» Tugas
Lanjutkan teks tentang teater tradisional Mamanda dari Kalimantan Selatan, dimulai tepat sesudah kalimat terakhirnya.

» Teks
Friday, April 24, 2020

TEATER TRADISIONAL KAIMANTAN SELATAN ( MAMANDA ) ( dari catatan : Workshop Teater Tradisional Kalimantan Selatan MAMANDA –Dewan Kesenian Kota Banjarbaru, 24 s.d 26 Oktober 2011 )

TEATER TRADISIONAL KAIMANTAN SELATAN ( MAMANDA )
( dari catatan : Workshop Teater Tradisional Kalimantan Selatan  MAMANDA –Dewan Kesenian Kota Banjarbaru, 24 s.d 26 Oktober 2011 )

A.    Sejarah Mamanda
    Mamanda adalah kesenian tradisional Kalimantan Selatan yang berbetuk drama atau teater  dengan ciri khasnya yaitu bernyanyi sambil menari yang dilakukan oleh pemeran baladon dan pemeran raja. Teater tradisional Kalimantan Selatan ini tercatat dalam sejarahnya lahir pada abad ke 19 yang terinspirasi dari rombongan kesenian Abdoel Moeloek dari Malaka  ( yang dikenal komedi Indra Bangsawan ) pimpinan Encik Iberahim bin Wangsa dan istrinya Encik Hawa yang datang di Banjarmasin selama kurang lebih sepuluh bulan. Dalam tempo yang singkat, tehnik tonil dari Abdoel Moeloek ini sangat cepat mempengaruhi kesenian di Kalimantan Selatan dalam bidang suara dan tari.

» Bahan yang Disediakan
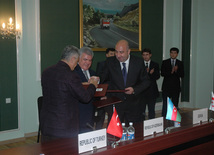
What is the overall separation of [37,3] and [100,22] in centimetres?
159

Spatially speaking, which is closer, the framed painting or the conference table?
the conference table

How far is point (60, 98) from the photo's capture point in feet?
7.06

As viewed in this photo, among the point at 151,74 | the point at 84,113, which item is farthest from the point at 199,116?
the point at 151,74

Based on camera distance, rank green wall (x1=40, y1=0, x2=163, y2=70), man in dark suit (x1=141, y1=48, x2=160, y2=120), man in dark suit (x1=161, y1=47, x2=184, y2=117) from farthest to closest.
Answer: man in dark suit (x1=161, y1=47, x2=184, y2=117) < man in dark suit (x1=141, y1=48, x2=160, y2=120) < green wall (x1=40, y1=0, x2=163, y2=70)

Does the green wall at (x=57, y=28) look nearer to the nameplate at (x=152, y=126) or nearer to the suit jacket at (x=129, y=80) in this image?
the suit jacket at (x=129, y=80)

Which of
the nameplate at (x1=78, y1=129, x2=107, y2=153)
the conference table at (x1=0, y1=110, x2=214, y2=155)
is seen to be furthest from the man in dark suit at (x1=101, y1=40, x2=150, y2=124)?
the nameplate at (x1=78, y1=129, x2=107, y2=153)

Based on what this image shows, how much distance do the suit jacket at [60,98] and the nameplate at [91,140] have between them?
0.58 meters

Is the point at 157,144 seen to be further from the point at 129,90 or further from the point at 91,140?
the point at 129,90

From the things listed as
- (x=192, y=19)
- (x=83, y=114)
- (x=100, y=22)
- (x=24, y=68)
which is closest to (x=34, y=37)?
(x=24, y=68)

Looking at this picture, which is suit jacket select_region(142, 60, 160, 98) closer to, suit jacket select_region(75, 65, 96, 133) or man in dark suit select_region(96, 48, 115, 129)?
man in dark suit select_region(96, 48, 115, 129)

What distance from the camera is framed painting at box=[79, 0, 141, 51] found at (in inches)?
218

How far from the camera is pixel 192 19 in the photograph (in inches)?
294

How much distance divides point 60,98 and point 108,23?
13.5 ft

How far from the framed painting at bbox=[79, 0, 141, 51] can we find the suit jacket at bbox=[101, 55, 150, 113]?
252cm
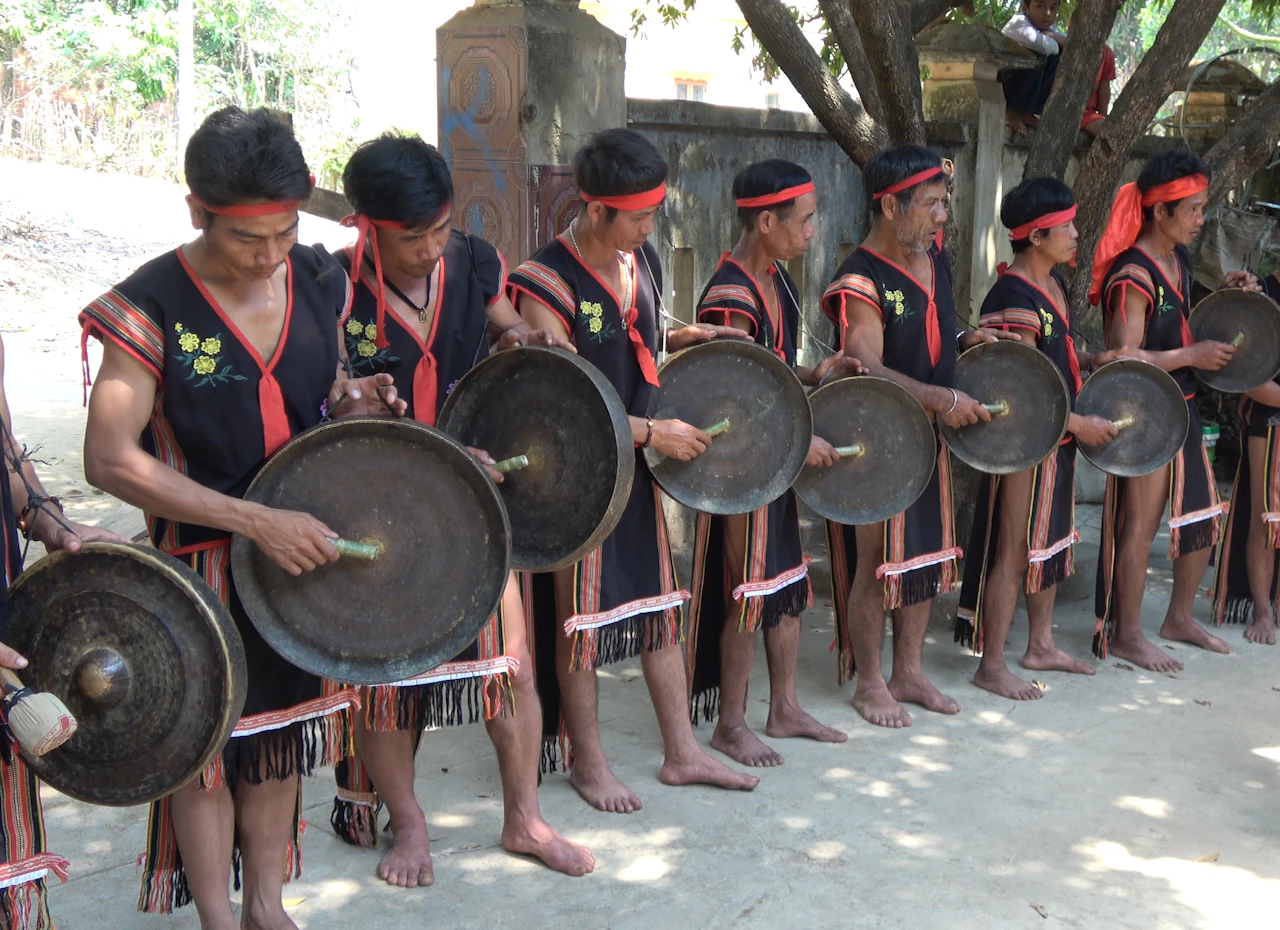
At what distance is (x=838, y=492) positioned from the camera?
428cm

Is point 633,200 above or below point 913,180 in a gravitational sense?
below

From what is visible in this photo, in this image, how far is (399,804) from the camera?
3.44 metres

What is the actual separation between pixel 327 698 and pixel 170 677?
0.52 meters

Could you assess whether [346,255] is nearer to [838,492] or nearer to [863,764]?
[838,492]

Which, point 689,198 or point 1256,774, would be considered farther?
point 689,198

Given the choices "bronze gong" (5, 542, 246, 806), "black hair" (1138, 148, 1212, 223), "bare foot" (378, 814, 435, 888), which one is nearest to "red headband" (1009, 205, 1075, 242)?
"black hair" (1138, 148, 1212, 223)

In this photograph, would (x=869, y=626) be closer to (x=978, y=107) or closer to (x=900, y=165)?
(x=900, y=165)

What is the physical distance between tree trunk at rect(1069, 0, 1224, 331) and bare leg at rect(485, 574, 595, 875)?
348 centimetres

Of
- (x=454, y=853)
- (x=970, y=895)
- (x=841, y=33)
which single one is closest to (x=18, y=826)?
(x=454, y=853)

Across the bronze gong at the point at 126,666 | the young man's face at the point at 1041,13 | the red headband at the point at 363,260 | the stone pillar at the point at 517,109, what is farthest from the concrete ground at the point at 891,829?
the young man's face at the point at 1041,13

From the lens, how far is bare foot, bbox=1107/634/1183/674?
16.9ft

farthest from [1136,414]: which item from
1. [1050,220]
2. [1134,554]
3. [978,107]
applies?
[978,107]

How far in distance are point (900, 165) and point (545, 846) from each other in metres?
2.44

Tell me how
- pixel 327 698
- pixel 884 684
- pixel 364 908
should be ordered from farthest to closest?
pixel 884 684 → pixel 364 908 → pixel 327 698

» Hasil Tugas
    Adalah Anggah Putih dan Anggah Datu Hirang pada akhir abad ke 19 telah mempelopori cikal bakal Mamanda yang pada waktu itu diberi nama Ba Abdul Muluk atau Badamuluk ( seni teater baru ). Kesenian ini dipengaruhi oleh komedi Indra Bangsawan. Nama kesenian ini berasal dari sebual judul cerita yang dipergelarkan berdasarkan teknik tonil  yaitu cerita Abdoel Moeloek karangan Saleha saudara dari sepupu Raja Ali Haji. Syair ini sangat popular di kalangan masyarakat Margasari ( tapin ) jauh sebelum tahun 1900 san, karena buku syair itu bertuliskan Arab Melayu Johor dan digunakan masyarakat untuk bersyair.
    Selain cerita Abdoel Moeloek sering pula dipergelarkan cerita dari syair-syair yang lainnya, misalnya: Siti Jubaedah atau Hikayat-hikayat lama seperti Si miskin atau Marakarma, Hikayat Cindera Hasan ( abu Hasan ), dan Hikayat-hikayat seribu satu malam ( 1001 malam ).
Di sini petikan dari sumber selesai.